9. The six-dimensional interactive force estimation system for human body twisting motion as described in claim 7, characterized in that, The multimodal data feature extraction module is specifically as follows: Three independent feature extraction modules are designed to process different modal data respectively; the EMG module enhances the 13-dimensional contact force input to 64-dimensional through a fully connected layer, and then refines it to 32-dimensional features through a Conv1D convolutional layer; The vision module flattens the 35×4 visual keypoint data into a 140-dimensional vector, performs dimensionality reduction and feature encoding through a fully connected layer sequence, and finally compresses it into 32-dimensional features; The force module upscales the 16-dimensional contact force input to 32-dimensional through a fully connected layer, and then compresses it to a 16-dimensional feature output through Conv1D convolution. Each module is equipped with ReLU activation, layer normalization, and Dropout regularization to ensure training stability. The feature fusion of the multimodal data temporal modeling module specifically involves: The 32-dimensional outputs of the EMG module, the 32-dimensional output of the vision module, and the 16-dimensional output of the force module are concatenated to form an 80-dimensional joint feature vector. Nonlinear transformation and feature enhancement are performed through a double fully connected layer, and residual connections are introduced to promote gradient flow. A multi-head attention mechanism is used to model the global dependencies between features. Finally, the training process is stabilized through residual connections and layer normalization. The timing modeling of the multimodal data timing modeling module specifically involves: Deep temporal dependency extraction of feature sequences is performed by a two-layer bidirectional LSTM network. The first layer outputs 64-dimensional hidden states, and the second layer maintains the same structure to obtain 128-dimensional temporal features. A multi-head attention mechanism is introduced to capture the dynamic correlation between global time steps, and the gradient vanishing problem is alleviated by residual connections and layer normalization.

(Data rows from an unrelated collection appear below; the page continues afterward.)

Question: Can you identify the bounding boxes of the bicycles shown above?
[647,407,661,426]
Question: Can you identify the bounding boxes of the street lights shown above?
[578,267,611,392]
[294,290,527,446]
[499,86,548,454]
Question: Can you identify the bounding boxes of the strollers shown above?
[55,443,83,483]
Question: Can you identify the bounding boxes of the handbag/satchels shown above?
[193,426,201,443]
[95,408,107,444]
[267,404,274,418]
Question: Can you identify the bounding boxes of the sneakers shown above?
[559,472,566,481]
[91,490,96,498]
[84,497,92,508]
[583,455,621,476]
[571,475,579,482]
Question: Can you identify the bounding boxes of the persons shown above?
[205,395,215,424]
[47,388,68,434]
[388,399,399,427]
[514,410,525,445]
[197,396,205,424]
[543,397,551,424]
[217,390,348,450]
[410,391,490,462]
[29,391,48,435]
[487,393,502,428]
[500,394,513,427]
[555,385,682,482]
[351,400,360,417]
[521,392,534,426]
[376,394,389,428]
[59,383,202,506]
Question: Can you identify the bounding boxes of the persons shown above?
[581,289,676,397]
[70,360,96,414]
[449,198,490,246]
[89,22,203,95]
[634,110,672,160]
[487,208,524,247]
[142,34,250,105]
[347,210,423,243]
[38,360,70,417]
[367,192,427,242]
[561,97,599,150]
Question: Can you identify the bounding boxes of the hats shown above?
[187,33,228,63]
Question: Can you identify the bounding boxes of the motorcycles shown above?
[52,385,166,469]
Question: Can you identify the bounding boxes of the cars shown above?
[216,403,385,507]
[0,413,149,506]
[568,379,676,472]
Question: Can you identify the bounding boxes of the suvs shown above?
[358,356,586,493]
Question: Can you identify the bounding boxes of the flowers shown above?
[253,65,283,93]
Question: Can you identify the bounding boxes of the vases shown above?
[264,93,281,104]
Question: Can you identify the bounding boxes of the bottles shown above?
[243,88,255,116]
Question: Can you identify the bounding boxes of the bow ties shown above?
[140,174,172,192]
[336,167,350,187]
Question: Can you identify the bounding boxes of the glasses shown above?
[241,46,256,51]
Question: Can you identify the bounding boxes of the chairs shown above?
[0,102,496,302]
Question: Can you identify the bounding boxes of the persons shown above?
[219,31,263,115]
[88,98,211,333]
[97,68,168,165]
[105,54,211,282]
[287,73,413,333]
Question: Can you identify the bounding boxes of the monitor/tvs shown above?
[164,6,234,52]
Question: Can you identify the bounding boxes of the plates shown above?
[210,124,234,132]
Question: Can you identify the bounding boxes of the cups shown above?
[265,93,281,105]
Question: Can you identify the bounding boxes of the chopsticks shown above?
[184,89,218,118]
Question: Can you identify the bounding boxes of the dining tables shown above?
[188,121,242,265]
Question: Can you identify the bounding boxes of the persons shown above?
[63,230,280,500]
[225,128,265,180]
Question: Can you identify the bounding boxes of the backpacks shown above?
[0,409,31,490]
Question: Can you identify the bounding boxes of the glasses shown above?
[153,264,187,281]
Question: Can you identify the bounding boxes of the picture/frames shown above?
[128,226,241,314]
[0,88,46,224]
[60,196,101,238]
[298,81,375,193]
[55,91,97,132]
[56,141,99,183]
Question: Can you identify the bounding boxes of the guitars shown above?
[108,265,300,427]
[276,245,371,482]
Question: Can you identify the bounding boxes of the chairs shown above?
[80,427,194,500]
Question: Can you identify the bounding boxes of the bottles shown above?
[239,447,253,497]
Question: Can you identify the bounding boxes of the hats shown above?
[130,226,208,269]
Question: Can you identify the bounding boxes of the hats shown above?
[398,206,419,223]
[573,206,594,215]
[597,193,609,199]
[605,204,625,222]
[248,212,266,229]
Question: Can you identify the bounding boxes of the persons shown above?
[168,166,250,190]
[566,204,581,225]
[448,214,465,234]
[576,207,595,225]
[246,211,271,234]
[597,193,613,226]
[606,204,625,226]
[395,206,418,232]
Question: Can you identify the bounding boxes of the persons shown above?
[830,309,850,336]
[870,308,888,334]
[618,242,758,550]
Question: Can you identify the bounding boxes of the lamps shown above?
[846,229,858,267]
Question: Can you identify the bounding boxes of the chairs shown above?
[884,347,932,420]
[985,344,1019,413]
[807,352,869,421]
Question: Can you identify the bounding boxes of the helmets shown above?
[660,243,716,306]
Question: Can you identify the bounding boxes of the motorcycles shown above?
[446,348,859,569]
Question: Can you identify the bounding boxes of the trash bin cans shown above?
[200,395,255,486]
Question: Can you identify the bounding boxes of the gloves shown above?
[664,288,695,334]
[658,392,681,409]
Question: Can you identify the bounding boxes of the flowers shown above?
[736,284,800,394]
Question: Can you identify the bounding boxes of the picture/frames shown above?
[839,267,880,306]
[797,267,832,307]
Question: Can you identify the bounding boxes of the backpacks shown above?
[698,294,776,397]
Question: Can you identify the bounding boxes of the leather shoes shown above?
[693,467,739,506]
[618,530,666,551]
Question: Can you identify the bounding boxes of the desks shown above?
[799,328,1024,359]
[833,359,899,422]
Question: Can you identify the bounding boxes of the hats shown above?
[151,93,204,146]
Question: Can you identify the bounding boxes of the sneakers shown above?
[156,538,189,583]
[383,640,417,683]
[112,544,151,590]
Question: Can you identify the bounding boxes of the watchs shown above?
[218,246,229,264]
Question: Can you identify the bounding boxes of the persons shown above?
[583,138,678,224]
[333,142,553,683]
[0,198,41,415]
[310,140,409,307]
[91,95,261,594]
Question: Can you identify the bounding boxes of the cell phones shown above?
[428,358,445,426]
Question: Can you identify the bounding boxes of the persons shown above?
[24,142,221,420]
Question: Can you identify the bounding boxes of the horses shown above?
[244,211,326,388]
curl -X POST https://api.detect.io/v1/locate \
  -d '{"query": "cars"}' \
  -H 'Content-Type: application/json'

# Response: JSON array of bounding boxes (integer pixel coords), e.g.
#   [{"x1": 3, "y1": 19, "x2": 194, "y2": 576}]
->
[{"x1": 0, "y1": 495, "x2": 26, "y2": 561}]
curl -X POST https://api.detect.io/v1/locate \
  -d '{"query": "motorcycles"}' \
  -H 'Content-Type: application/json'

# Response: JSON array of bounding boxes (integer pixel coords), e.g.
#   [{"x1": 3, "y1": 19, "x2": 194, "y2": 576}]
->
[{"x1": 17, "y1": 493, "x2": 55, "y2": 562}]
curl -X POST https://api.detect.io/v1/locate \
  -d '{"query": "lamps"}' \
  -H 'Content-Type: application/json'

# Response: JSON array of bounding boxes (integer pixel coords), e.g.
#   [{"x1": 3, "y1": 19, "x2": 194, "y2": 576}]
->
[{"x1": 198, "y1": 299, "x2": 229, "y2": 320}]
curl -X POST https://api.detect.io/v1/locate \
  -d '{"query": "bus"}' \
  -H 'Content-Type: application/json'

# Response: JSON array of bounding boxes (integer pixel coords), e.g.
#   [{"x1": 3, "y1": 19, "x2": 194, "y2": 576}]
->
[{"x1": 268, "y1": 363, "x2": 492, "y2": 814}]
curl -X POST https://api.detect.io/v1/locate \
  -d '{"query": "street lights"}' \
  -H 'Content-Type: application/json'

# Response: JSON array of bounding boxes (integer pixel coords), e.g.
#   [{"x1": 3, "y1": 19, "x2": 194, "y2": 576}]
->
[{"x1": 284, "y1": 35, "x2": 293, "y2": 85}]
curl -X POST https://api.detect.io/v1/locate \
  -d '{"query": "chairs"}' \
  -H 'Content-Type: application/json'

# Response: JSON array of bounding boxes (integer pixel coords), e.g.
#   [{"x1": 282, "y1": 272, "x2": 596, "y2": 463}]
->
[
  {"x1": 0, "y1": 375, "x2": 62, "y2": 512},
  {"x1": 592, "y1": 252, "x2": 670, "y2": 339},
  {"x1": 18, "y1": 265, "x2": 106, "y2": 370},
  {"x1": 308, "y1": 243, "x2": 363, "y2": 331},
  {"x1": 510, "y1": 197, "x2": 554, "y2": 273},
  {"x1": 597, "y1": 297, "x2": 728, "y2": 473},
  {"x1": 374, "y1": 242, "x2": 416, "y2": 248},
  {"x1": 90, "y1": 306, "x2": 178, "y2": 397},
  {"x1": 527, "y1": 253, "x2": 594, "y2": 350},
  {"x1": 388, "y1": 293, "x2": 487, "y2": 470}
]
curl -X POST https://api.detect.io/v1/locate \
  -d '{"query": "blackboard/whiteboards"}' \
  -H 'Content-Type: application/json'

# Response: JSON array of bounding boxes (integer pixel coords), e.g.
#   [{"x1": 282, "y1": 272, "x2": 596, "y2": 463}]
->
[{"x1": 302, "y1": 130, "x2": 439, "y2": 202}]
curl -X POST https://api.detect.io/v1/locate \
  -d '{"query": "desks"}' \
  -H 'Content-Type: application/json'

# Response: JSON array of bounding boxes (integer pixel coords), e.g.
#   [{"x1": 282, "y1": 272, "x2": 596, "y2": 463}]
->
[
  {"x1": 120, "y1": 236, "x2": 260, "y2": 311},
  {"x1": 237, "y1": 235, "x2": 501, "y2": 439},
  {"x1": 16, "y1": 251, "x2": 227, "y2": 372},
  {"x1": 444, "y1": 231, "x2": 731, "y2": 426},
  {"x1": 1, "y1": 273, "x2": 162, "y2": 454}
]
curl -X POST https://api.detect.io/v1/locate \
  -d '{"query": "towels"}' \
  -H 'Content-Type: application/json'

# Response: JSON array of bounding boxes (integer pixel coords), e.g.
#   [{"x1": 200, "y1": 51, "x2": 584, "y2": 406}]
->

10. The six-dimensional interactive force estimation system for human body twisting motion according to claim 7, characterized in that, The output module is specifically, The multi-head output layer uses six independent fully connected network heads to process shared temporal features in parallel. Each head is responsible for predicting one output dimension through a three-layer structure of 128 to 64 to 32 to 1. LayerNorm, Dropout, and ReLU are used to ensure stable training. Finally, the outputs of each head are concatenated to form a prediction result of (450, 6). The dimension-weighted temporal prediction combined loss function is specifically as follows: The design of the dimension-weighted time series prediction combined loss function includes four complementary constraint terms: mean squared error loss, gradient consistency loss, correlation loss, and standard deviation loss. The coefficient of determination R² assigns greater weights to dimensions with lower fit, forcing the network to focus more on features that are difficult to learn during training.